The media and entertainment industry is in the midst of a transformation and the pace of change is quicker than what we have seen for the last several decades. Digitalization has obviously been the biggest indication of change which has led to a perceptible disruption in how people consume entertainment.
Unlike prior generations who grew up watching their favorite shows on the family television on fixed broadcast schedules, the new normal today is on-demand, screen-agnostic entertainment.
Media consumption has become far more personal, and with the explosion of data availability it has made streaming content over the internet affordable and accessible. These changes have had noticeable impact on the media industry at large.
Here are some trends that we can foresee in the media landscape over the next few years:
The advent of new Over-The-Top (OTT) video models like SVOD, TVOD, and AVOD have fundamentally changed how networks should scale to deliver content and connectivity.
Anybody who has witnessed the rapid change in the TV and entertainment industry is aware of the rise of internet based streaming or Over-The-Top (OTT). OTT is the conveyance of varying media content streamed over the Internet without the contribution of an Internet Service Provider (ISP). In an exceptionally short span of time, OTT has changed the cable and video industry including Video-On-Demand (VOD), "SVOD", "TVOD", and "AVOD."
Subscription VOD (SVOD), now and again called "Streaming VOD", is a membership service you watch until cancelled, without any limits or breaking points. It's often referred as the "everything you-can-eat" model. Netflix and Amazon Prime is an example with multiple tiers of SVOD available.
Transactional VOD (TVOD) is completely the opposite of the "everything you-can-eat" model, where you pay just for the content you watch. TVOD can offer films, top TV series and games. There are two sub classifications to TVOD – Electronic Sell Through (EST) and Download to Rent (DTO). Clients pay just for what they want, when they want it.

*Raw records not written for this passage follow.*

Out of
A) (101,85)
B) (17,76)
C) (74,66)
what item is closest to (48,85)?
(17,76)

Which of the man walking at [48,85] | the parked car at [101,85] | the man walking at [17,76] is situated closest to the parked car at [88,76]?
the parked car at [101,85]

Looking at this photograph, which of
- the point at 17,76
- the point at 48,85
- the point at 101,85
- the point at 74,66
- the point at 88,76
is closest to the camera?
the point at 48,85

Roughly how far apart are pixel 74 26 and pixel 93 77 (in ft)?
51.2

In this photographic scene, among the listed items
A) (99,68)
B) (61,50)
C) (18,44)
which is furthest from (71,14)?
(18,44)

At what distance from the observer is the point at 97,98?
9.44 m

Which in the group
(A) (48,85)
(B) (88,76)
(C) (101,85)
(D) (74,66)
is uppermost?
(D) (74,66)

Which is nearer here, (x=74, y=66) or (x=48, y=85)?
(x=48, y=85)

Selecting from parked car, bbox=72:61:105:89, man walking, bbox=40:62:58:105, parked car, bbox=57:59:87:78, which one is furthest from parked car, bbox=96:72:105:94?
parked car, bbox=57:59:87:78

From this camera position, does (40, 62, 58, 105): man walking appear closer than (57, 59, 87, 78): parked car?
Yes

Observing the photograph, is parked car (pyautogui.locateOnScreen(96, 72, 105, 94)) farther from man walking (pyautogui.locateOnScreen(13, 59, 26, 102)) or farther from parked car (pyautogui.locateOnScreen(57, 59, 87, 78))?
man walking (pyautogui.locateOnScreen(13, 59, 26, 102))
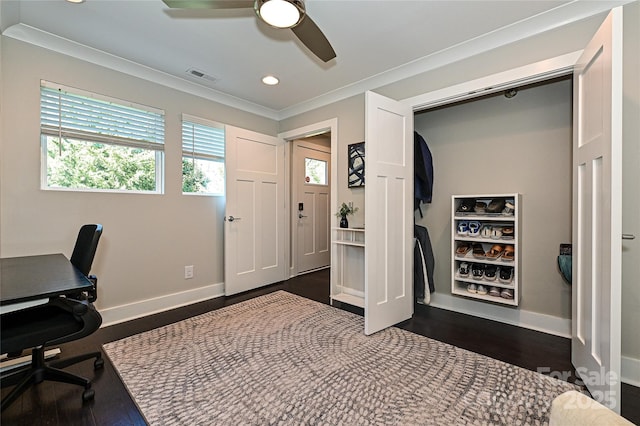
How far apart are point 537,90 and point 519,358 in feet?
7.57

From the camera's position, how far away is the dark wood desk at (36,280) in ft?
4.09

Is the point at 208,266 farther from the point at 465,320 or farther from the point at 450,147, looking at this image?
the point at 450,147

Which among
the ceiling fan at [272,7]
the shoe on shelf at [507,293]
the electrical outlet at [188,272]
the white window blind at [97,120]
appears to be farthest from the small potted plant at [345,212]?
the white window blind at [97,120]

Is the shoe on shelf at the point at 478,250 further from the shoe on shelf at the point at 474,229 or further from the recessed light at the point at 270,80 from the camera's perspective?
the recessed light at the point at 270,80

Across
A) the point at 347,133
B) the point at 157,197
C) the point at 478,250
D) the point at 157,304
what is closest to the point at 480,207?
the point at 478,250

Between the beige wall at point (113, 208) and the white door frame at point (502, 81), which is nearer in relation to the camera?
the white door frame at point (502, 81)

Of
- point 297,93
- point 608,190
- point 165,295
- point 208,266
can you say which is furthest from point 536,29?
point 165,295

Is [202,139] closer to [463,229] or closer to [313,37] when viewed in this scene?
[313,37]

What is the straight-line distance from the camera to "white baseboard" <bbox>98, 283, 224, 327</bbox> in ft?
8.58

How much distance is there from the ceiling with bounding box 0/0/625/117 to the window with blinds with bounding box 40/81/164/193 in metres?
0.40

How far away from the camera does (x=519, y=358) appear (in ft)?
6.67

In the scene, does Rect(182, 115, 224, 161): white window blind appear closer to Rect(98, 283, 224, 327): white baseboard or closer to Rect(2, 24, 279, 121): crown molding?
Rect(2, 24, 279, 121): crown molding

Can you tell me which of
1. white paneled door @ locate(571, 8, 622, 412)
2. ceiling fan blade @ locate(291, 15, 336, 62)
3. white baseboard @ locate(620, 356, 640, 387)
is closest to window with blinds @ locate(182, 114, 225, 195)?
ceiling fan blade @ locate(291, 15, 336, 62)

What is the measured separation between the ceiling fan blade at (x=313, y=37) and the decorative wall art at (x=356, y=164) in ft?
4.08
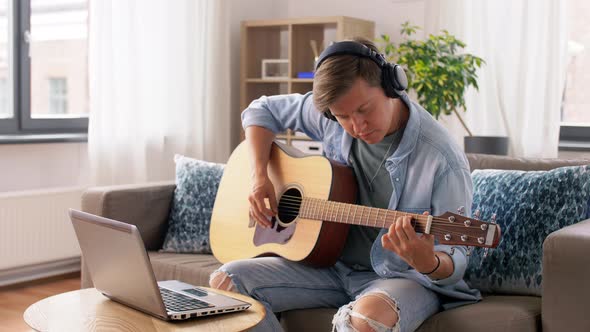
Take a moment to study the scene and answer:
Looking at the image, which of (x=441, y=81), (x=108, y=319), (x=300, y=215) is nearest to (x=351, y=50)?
(x=300, y=215)

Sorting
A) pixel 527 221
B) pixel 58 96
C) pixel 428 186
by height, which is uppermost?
pixel 58 96

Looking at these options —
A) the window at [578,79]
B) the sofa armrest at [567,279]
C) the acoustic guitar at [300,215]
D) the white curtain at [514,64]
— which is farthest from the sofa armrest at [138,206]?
the window at [578,79]

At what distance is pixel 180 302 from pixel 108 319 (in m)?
0.16

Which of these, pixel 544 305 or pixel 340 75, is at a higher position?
pixel 340 75

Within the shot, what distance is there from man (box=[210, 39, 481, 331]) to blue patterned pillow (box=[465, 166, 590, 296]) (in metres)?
Answer: 0.16

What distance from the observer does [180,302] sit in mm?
1752

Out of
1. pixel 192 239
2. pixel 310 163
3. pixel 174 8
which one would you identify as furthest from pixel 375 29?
pixel 310 163

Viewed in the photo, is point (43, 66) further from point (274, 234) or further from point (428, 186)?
point (428, 186)

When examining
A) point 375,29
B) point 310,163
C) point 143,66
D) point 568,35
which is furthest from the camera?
point 375,29

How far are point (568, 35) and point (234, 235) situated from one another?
2.12 m

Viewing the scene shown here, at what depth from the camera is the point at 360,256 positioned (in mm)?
2158

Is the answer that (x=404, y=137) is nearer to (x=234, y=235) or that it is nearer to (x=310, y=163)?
(x=310, y=163)

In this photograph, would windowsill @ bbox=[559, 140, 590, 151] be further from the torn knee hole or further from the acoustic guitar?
the torn knee hole

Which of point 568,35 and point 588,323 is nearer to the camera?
point 588,323
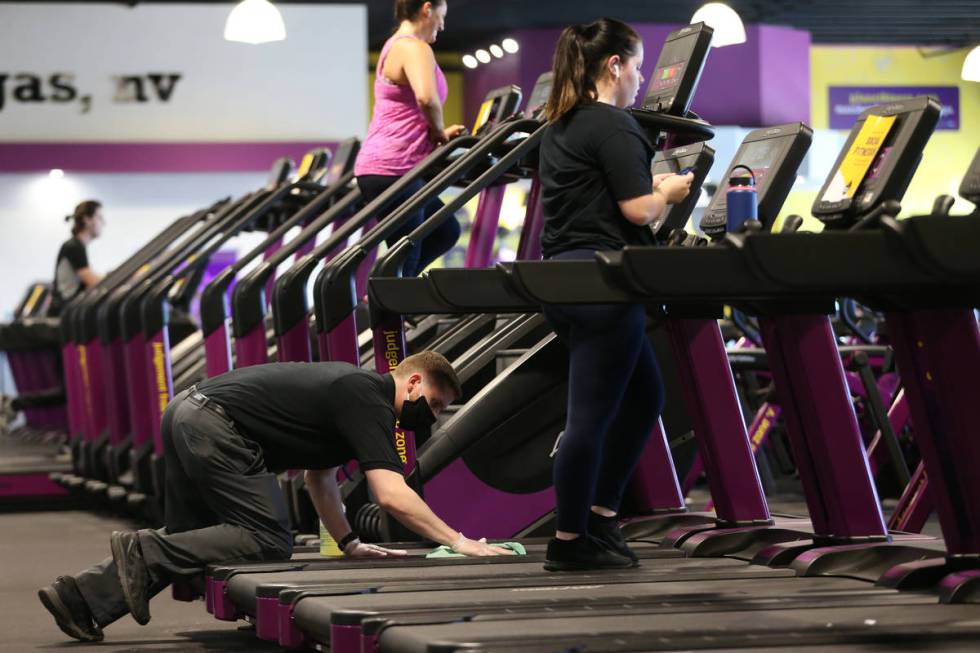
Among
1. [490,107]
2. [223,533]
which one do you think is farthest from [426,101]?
[223,533]

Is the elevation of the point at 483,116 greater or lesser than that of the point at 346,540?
greater

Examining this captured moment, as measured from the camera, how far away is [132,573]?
4.20 metres

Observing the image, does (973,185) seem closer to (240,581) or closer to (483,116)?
(240,581)

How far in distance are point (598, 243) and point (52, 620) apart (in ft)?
7.12

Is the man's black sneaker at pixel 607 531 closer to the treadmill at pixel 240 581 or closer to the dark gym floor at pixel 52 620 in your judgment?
the treadmill at pixel 240 581

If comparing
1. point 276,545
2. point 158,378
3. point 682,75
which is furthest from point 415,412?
point 158,378

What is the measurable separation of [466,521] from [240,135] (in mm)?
10476

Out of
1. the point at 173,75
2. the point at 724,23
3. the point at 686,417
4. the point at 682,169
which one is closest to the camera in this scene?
the point at 682,169

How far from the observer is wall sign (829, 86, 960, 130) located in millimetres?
18172

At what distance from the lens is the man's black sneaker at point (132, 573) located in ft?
13.7

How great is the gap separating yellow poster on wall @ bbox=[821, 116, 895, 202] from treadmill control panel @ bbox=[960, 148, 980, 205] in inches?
16.8

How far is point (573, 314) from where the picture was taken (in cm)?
376

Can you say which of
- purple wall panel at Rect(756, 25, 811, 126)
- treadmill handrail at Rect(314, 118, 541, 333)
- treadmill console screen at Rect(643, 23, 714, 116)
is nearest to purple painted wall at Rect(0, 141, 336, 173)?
purple wall panel at Rect(756, 25, 811, 126)

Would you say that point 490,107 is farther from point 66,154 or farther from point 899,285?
point 66,154
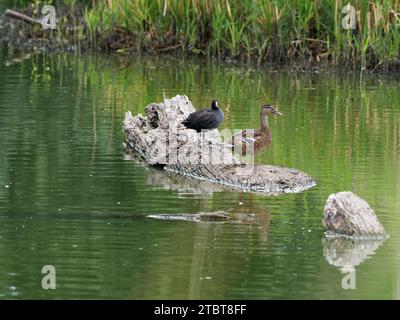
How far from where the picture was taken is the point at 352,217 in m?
14.0

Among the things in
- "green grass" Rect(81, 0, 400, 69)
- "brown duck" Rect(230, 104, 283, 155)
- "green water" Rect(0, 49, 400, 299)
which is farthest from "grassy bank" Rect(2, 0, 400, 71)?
"brown duck" Rect(230, 104, 283, 155)

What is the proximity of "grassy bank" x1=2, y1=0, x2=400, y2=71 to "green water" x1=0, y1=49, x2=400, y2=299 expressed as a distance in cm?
118

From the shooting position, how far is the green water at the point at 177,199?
12.4 meters

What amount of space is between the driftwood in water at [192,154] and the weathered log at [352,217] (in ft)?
8.09

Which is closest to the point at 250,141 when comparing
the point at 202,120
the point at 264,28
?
the point at 202,120

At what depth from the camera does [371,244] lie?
1380cm

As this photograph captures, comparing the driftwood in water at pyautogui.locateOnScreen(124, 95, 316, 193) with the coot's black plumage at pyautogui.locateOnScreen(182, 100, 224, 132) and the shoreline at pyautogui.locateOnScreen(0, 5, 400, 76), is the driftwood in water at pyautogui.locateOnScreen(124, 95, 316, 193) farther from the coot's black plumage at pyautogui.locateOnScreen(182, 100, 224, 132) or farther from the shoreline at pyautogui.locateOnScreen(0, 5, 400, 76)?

At last, Advertising VOD (AVOD), or Ad-based VOD is an "allowed to-all" model, which means you pay with your eyes and not a credit or check card. For instance, consider YouTube, where you can watch a video, by first viewing a promotion, sometimes multiple if the content is long. The AVOD model is truly what the media business is based upon, however, premium content is commonly not offered in AVOD.
Moving Beyond Mass Content Generation
Media companies now need to focus not only on the amount of content that they produce, but also need to think far more strategically about who is consuming their content and how they are consuming it. To succeed in this industry, media companies now must go in with a combination of superior content, the right technology layer to deliver this to the right audience, as well as an attractive and cost-efficient channel to deliver it. As a result, we are seeing content companies doubling down on premium original content to cater to the tastes of their audience, as well as have a strong technology vision to be able to connect with their audience in an efficient manner.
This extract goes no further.